We expect that the size of this research area will reduce as a proportion of the EPSRC portfolio by the end of the Delivery Plan. Researchers from the Superconductivity community have diversified their interests and many now work on research captured by other areas. For example, Condensed Matter - Electronic Structure includes research on correlated electron systems, which requires a similar range of expertise as Superconductivity research.
This diversification has seen a reduction in proposals for research related specifically to the Superconductivity research area and we expect to see a continuation of this trend as an increasing number of researchers investigate the uses of superconducting materials. We will monitor this trend and refresh it in the light of any significant developments. The last two years, for example, have seen substantial developments in the field of Superconductivity globally and we will continue to keep the latest developments under review and assess how they should shape our approach going forward.
Over the course of this Delivery Plan:
- We will continue to support researchers working on the fundamental physics of superconducting materials, on new materials opportunities opened up by the recent increases in Tc and on problems such as the origins of high-temperature Superconductivity
- We will encourage links with those looking to utilise superconducting materials
- We will encourage members of the community working on superconducting quantum devices to be responsive to changes in the global quantum technology landscape. This will maximise opportunities for impact from the use of superconducting devices in new quantum technologies.
Researchers in this area have strong links to those in areas such as Condensed Matter - Electronic Structure, Condensed Matter - Magnetism and Magnetic Materials, and Spintronics. There are also links with Electrical Motors and Drives/Electromagnetics, while an increase in interest in Superconductivity in 2D materials means there are growing links with the Graphene and Carbon Nanotechnology research area (Evidence source 1,2).
This community has made good use of large-scale facilities such as Diamond Light Source, the ISIS Neutron and Muon Source and high magnetic field facilities to deliver important work on Superconductivity materials (especially iron pnictides and cuprates) (Evidence source 3,4).
Researchers in this field are able to contribute to the potential future use of superconducting electric motors in the aerospace industry (Evidence source 5), as well as to improve superconducting magnets for incorporation in smaller, cheaper magnetic resonance imaging (MRI) scanners (Evidence source 6). This research area is also well-placed to contribute to the quantum technologies community through the development of superconducting qubits (Evidence source 7).
The current community structure provides an appropriate balance of training and development opportunities across career stages, as well as providing skills for delivering high-quality research.
This research area relates to all four of the Prosperity Outcomes, particularly to the following Ambitions within Productive, Connected, Resilient and Healthy Nation:
P1: Introduce the next generation of innovative and disruptive technologies
This area can contribute to the development of superconducting components in electric motors and to the development of new quantum technologies.
C1: Enable a competitive, data-driven economy
This area can contribute to development of new quantum technology-based methods for data processing.
R1: Achieve energy security and efficiency
Superconducting magnets can contribute to wind turbines and other energy-generating devices, as well as provide highly efficient transfer of electricity. (Evidence source 8)
H4: Develop future therapeutic technologies
Superconducting magnets play a vital role in MRI scanners.

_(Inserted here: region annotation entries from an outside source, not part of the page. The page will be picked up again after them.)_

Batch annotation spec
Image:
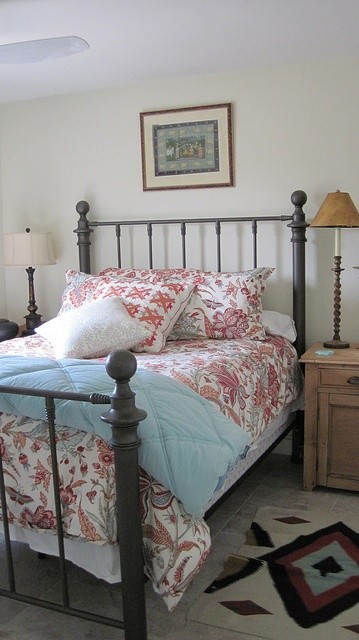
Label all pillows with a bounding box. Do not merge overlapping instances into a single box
[57,268,198,355]
[33,295,154,360]
[99,266,275,342]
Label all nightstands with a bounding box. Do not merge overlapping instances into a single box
[298,342,359,493]
[13,320,50,339]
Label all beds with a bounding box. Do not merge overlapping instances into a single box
[1,190,311,640]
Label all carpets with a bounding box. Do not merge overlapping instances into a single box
[182,505,358,640]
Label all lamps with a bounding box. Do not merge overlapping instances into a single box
[0,227,57,339]
[308,189,358,350]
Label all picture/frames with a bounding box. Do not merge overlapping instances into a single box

New superconducting materials could lead to smaller, cheaper scanners.
- J. Chapman et al, (2016), Nature Scientific Reports 6, Article number: 23254
- 'Decorated graphene is a superconductor', physicsworld.com, 2015
- Diamond Light Source Ltd, Review 2015/16 (PDF), (2016).

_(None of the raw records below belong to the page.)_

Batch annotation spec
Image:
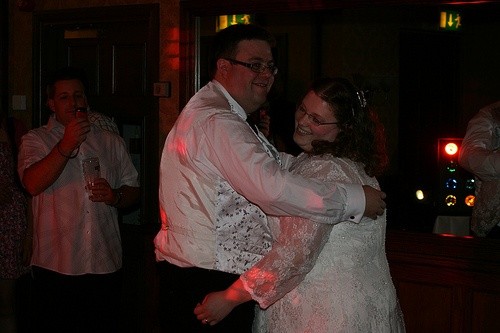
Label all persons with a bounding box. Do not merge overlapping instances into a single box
[142,24,406,333]
[0,71,141,333]
[457,100,500,238]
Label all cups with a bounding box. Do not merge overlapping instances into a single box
[82,158,99,196]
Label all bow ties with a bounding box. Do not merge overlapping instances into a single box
[246,115,259,135]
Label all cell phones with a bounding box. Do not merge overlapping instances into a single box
[75,106,87,120]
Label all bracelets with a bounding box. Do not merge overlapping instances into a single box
[57,139,79,159]
[105,189,122,208]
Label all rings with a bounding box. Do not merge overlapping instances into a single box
[205,318,208,325]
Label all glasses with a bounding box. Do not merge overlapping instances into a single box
[295,104,343,127]
[227,57,280,76]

- ISIS Neutron and Muon Source, Annual Review 2015 (PDF), (2015).
- The Economist, Future Aircraft: Electrifying Flight, (2015).
- Science and Technology Facilities Council (STFC), Cryogenic Impact Report (PDF), (2015).
- UK National Quantum Technologies Programme (UKNQTP), Roadmap for Quantum Technologies in the UK (PDF), (2015).
- SUPRAPOWER (SUPerconducting, Reliable, lightweight And more POWERful offshore wind turbine) Framework Programme 7 project.